▶ **Text segment**:

South African statues don’t fall

Let’s look at the facts. The statue of Marthinus Theunis Steyn, now removed from the University of the Free State is to be relocated to another area in Bloemfontein, South Africa. This process followed dialogue after dialogue after dialogue.

Behind the scenes was the work of the Integrated Transformation Plan (ITP), adopted officially by the university Council in March 2017. I joined one of the transformation committees on 21 May 2019 with the responsibility of reviewing names, symbols and spaces at the institution. Foremost was the Steyn statue.

The work of this committee, as I have been cautioned, is confidential. This worries me because for a long time I was the only student member of this committee who was not also a member of the Student Representative Council. More than this, a lot of detailed information on the process for the removal and relocation of the statue, including its costs, is held secretly by this committee and university management structures. I believe that this information should be freely and openly accessible to the public. After all, we want to look at the facts.

The very incorporation of this committee manifests a centralisation of the university’s powerful groups meeting to decide how to advance the liberation of the powerless.

Tshiamo Malatji, Why Statues Don’t Fall (2019)

Is Relocation Good Enough?

Relocation is a popular solution. It was supported by Afrikaner student group, AfriForum Youth and by various multiracial student structures. In fact, this decision was taken after a consultation process which was open to the entire university community.

From an ideological point of view, however, the question is not addressed simply because the answer is popular. For many, relocation was not their demand but something they were willing to settle with. It is easier to simply accept relocation and claim a political victory then it is to push for one’s real demands and fail. After all, if someone wants to advance in politics, they need to be seen as strong and victorious. The political actor will jump at any opportunity to claim any easy victory. The relocation of the statue is one such easy victory.

Students, including political formations definitely played a role in pressuring the institution to act but ultimately, the power laid in two processes. The first was the internal institutional process, void of student voice, and the second was a governmental process under the National Heritage Resources Act [No. 25 of 1999] (NHRA).

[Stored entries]
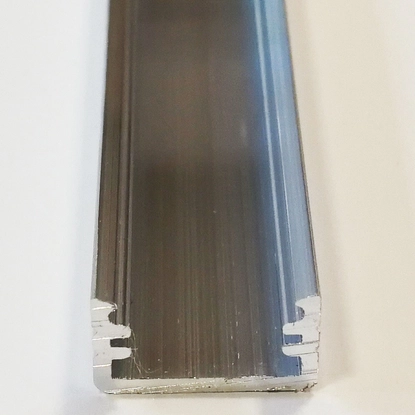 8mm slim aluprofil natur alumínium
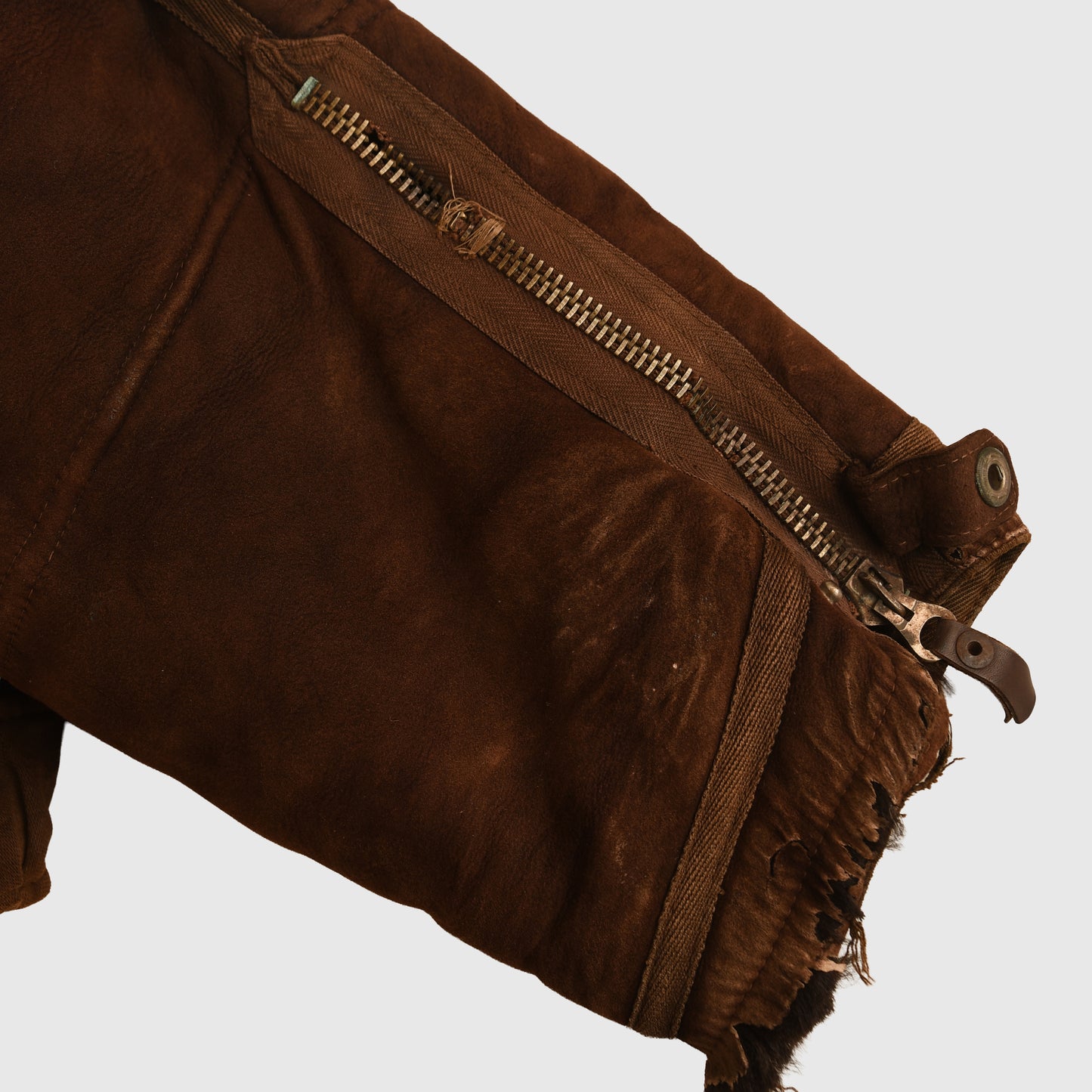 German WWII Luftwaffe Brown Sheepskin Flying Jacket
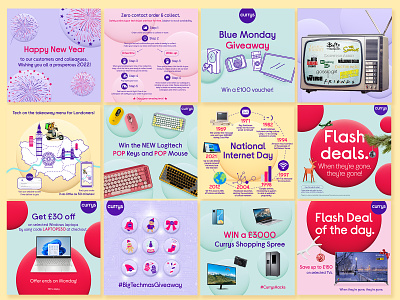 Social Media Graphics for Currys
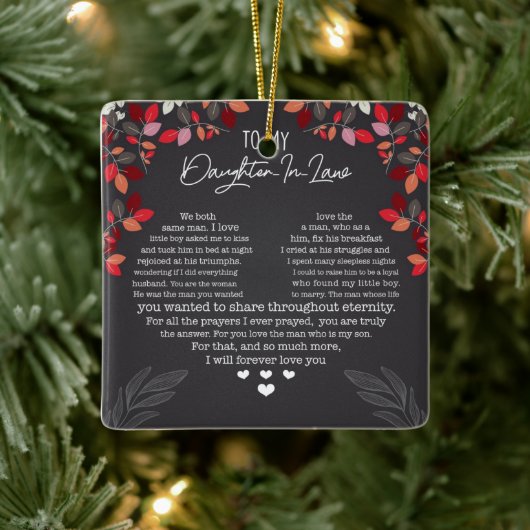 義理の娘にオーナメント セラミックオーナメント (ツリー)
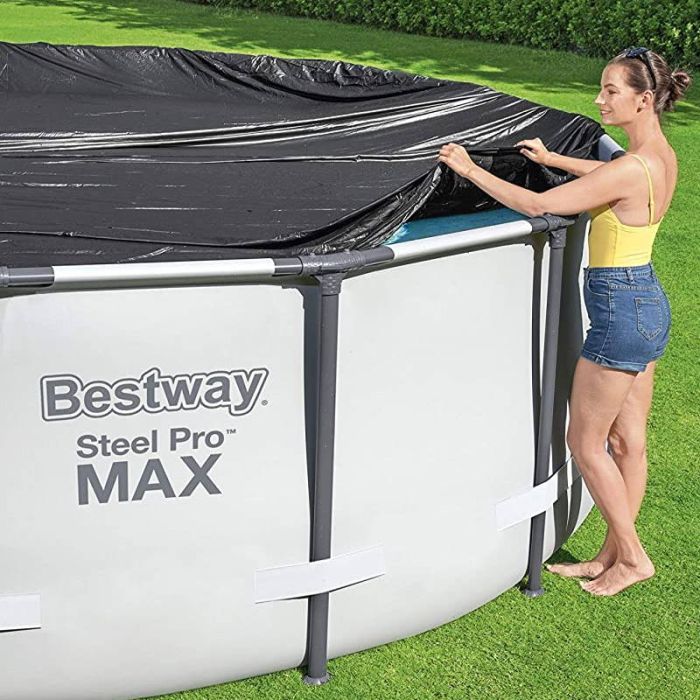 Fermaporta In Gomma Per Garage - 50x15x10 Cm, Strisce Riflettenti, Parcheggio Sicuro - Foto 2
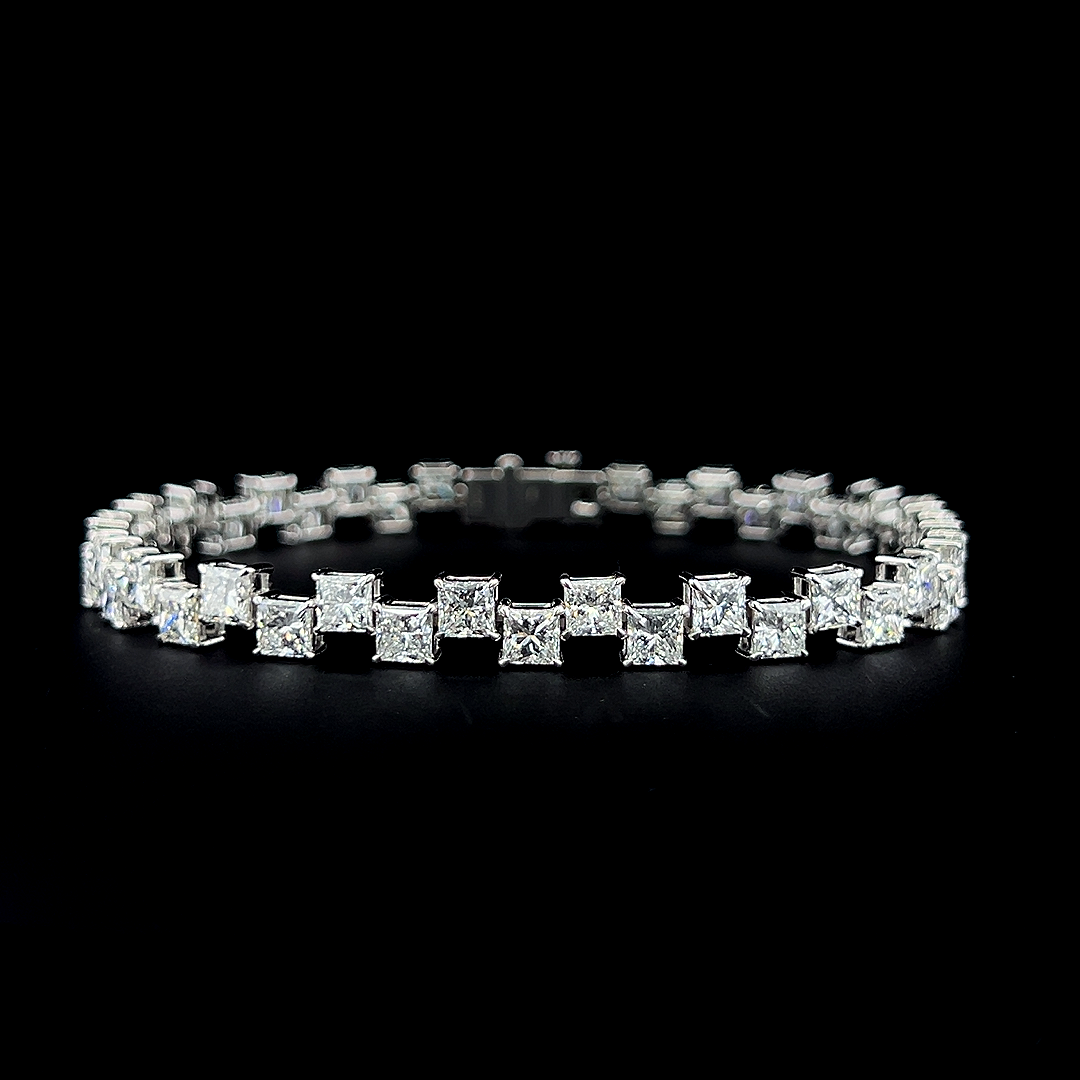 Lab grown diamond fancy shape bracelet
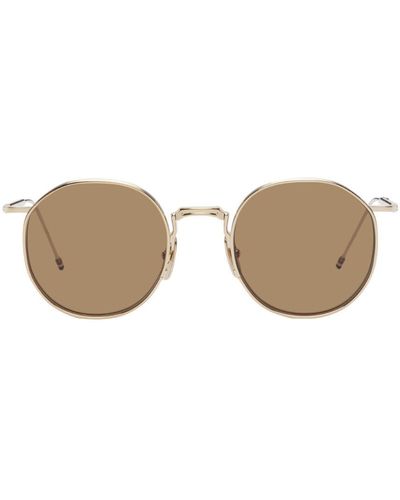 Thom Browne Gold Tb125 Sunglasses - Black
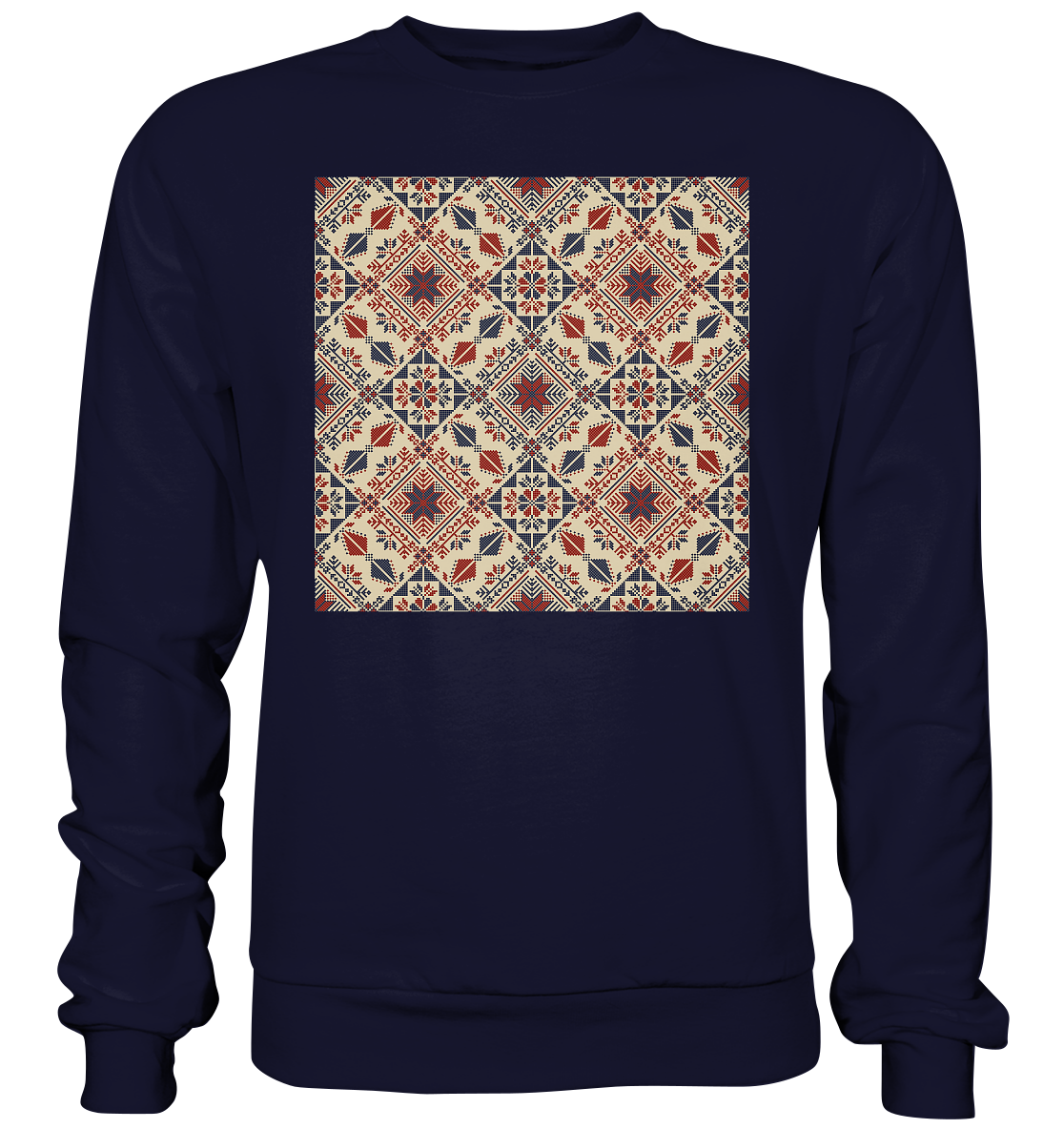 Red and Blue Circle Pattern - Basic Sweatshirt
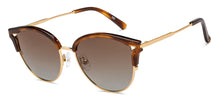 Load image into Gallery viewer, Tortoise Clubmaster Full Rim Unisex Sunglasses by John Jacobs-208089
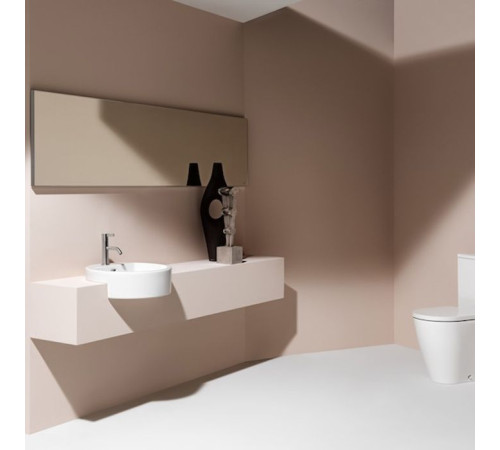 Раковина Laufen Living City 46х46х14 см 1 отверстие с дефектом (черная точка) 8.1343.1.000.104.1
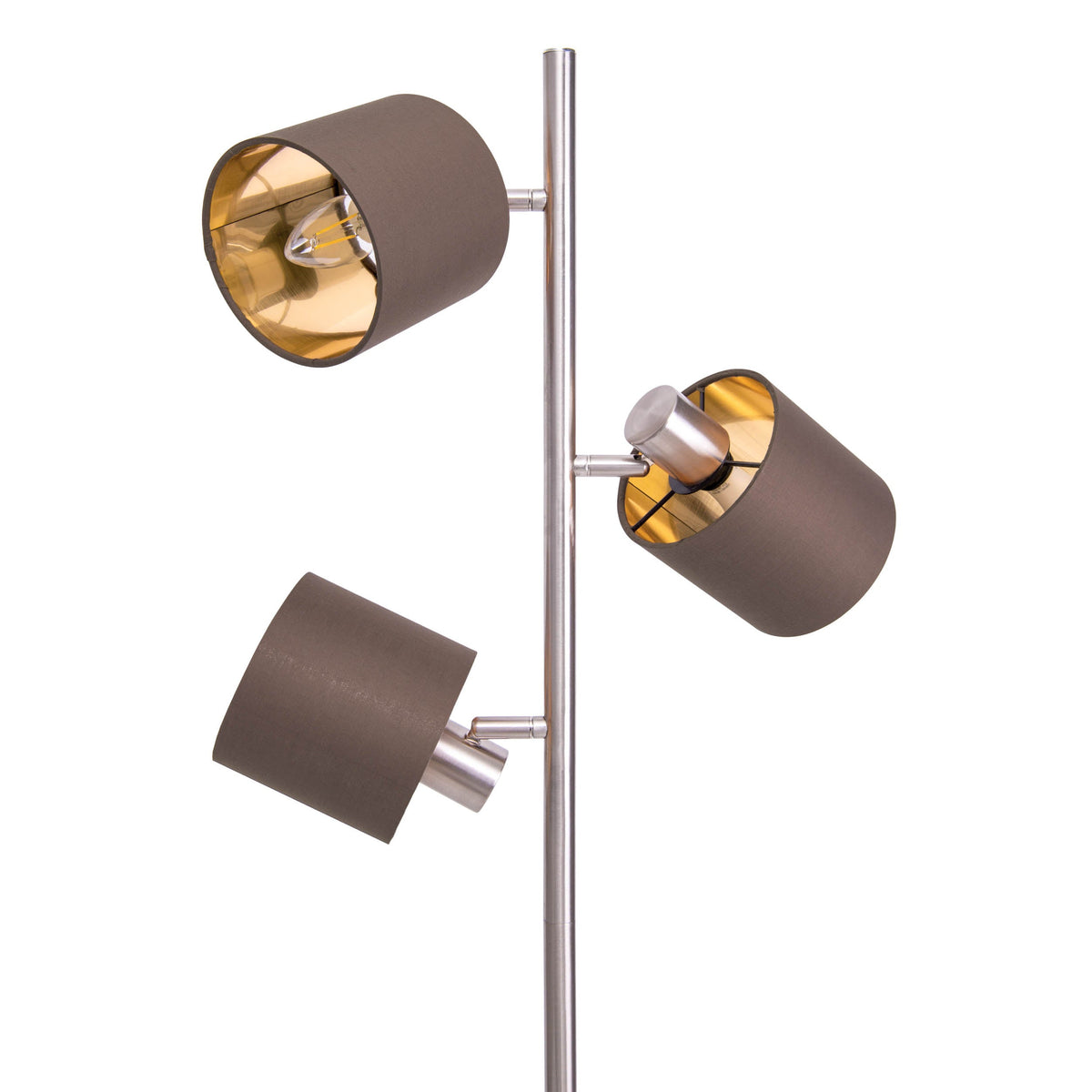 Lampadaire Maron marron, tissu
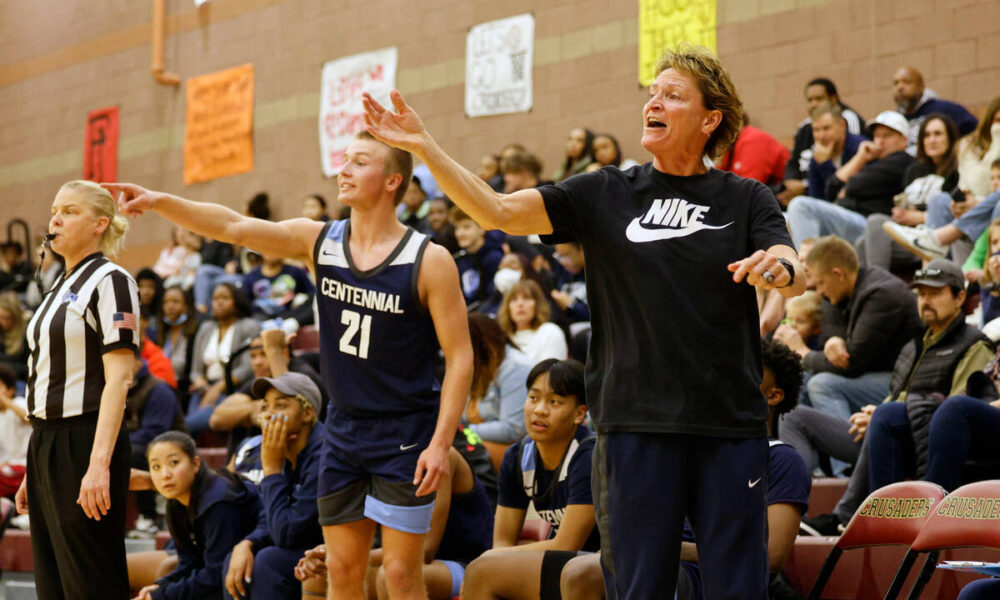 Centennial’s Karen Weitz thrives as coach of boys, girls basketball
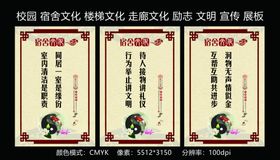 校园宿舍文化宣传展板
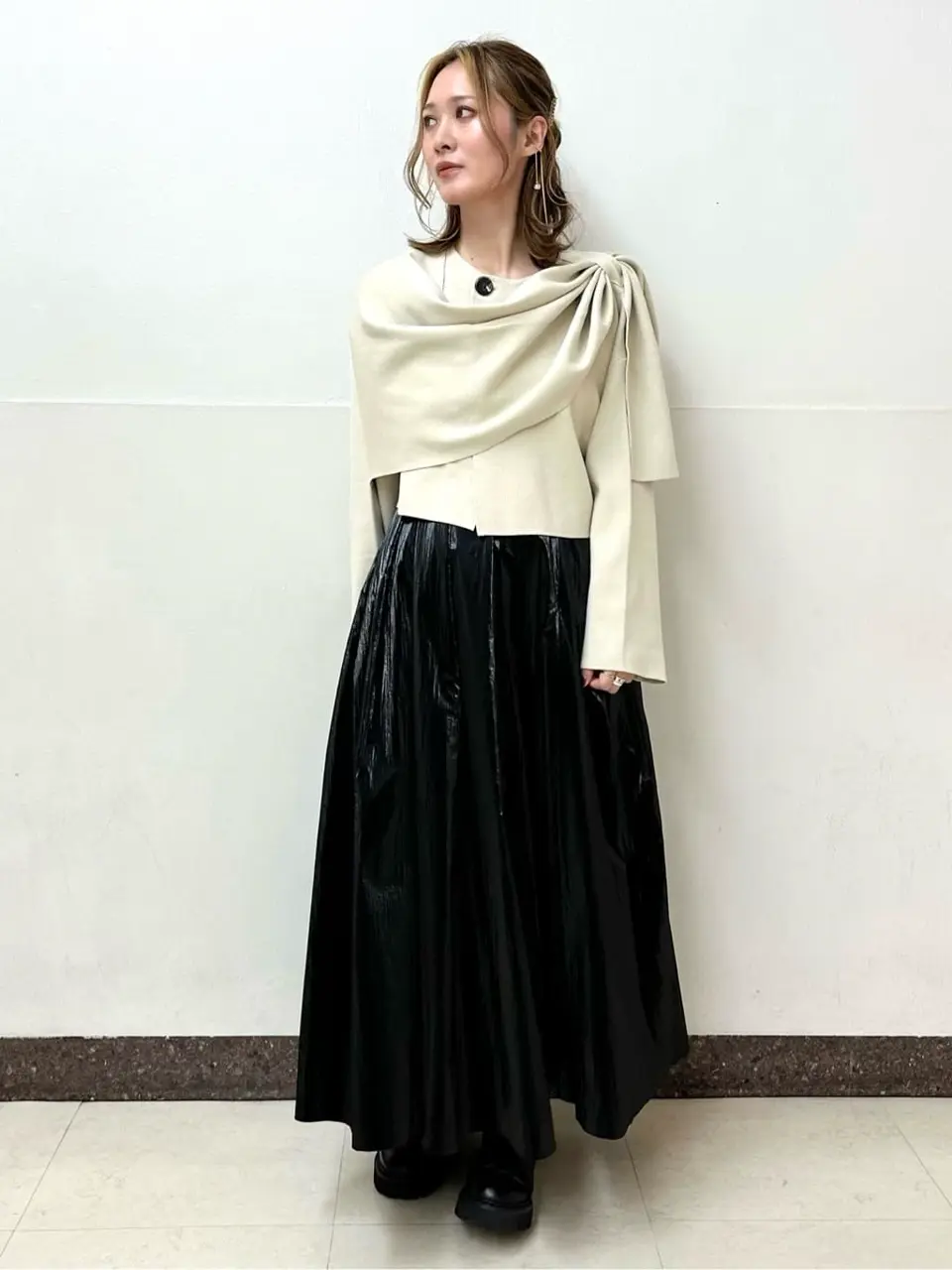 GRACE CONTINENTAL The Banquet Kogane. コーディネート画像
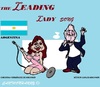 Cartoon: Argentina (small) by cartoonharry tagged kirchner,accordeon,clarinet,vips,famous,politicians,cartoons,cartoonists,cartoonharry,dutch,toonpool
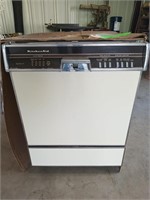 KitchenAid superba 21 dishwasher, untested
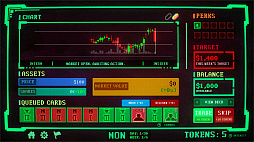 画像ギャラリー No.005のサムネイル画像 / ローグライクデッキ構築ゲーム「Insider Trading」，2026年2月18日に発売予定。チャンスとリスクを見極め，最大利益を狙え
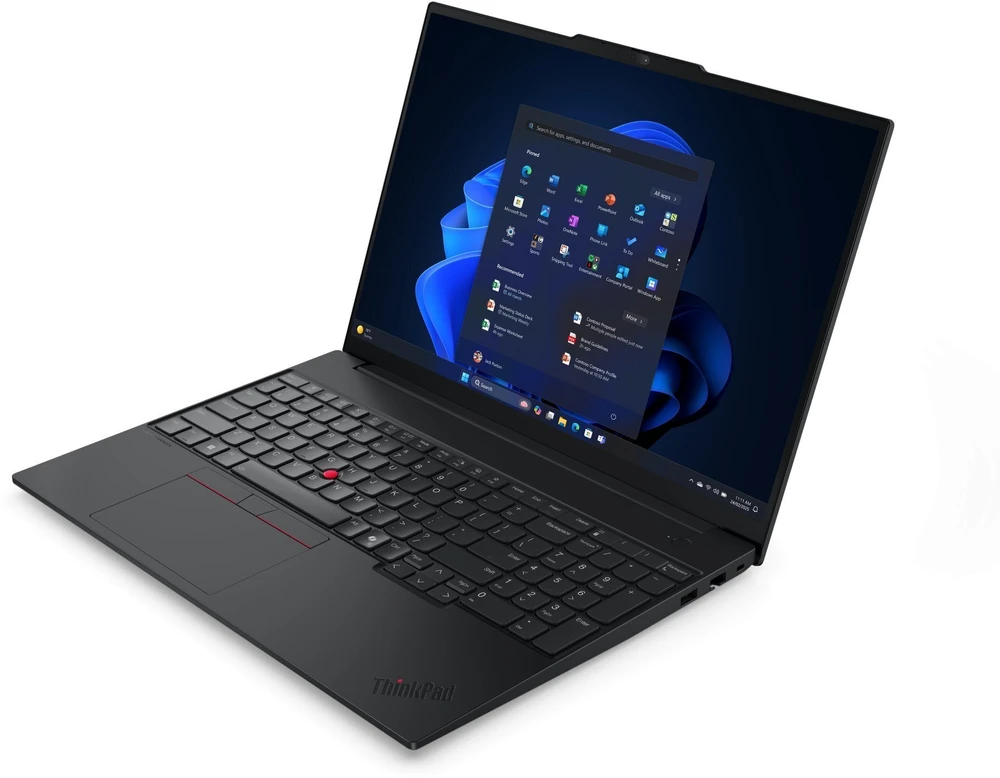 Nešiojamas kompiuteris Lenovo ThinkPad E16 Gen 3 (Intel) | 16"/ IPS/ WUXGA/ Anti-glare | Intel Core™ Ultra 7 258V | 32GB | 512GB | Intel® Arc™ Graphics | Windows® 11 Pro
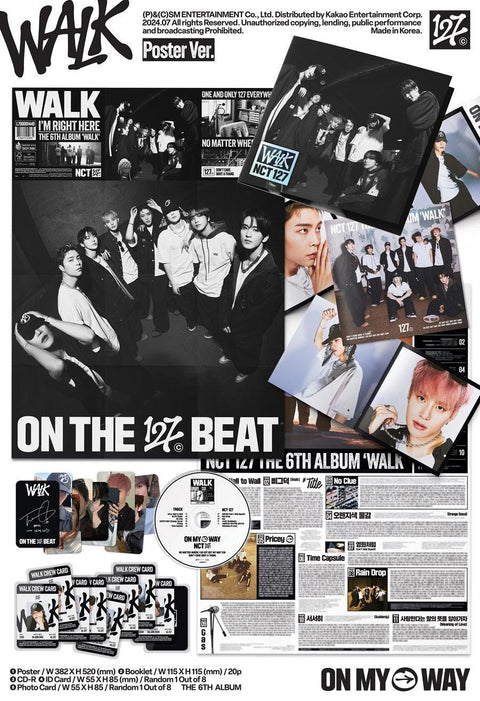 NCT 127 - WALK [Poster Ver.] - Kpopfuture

▶ **Exercises to complete**:
(a) Quote everything in the statue article from "Is Relocation Good" down to "entire university community.".
(b) According to the statue article, in what month and year did the university Council officially adopt the Integrated Transformation Plan?
(c) Carry on the statue article from the point where it stops.
You won't need the items to do any of this.

▶ **Your responses**:
(a)
Is Relocation Good Enough?

Relocation is a popular solution. It was supported by Afrikaner student group, AfriForum Youth and by various multiracial student structures. In fact, this decision was taken after a consultation process which was open to the entire university community.

(b) March 2017

(c)
I will be unable to express much detail about the internal process. First, I joined late after process had already begun. Second, I am bound to keep information confidential. My position is that this information should be publicly released. Let’s at least analyse the facts of the governmental process.

What is National Heritage?

Underpinning this process is this very important question. Is a statue a form of heritage? If so, are all statues a form of heritage?

The simple answer to whether a statue is heritage, according to national legislation, is yes. The simple answer to whether this applies to all statues is based squarely on the capacities and interests of lobby groups.

Looking generally at the NHRA, Section 3(3) effectively declares many statues as part of the National Estate:

(3) Without limiting the generality of subsections (1) and (2), a place or object is to be
considered part of the national estate if it has cultural significance or other special value
because of—
(a) its importance in the community, or pattern of South Africa’s history;
(b) its possession of uncommon, rare or endangered aspects of South Africa’s
natural or cultural heritage;
(c) its potential to yield information that will contribute to an understanding of
South Africa’s natural or cultural heritage;
(d) its importance in demonstrating the principal characteristics of a particular
class of South Africa’s natural or cultural places or objects;
(e) its importance in exhibiting particular aesthetic characteristics valued by a
community or cultural group;
(f) its importance in demonstrating a high degree of creative or technical
achievement at a particular period;
(g) its strong or special association with a particular community or cultural group
for social, cultural or spiritual reasons;
(h) its strong or special association with the life or work of a person, group or
organisation of importance in the history of South Africa; and
(i) sites of significance relating to the history of slavery in South Africa.

Section 3(3) of the National Heritage Resources Act [No. 25 of 1999]

This very broad understanding of heritage does include statues like the Steyn or Rhodes monuments. If I, or anyone, were to apply these conditions, I would conclude that these statues should be part of the national estate. Should the legislation be this broad? That is a very good question. I think we need to think more deeply on whether this legislation should be amended. It always helpful to review our thoughts on heritage and how we should define it.

By thinking deeply, we will either affirm our previous decision or find cause to change it. However, there is no harm in evaluating. For now, let’s at least understand how the current process responds to a different understanding of heritage.

What is the process to remove a statue?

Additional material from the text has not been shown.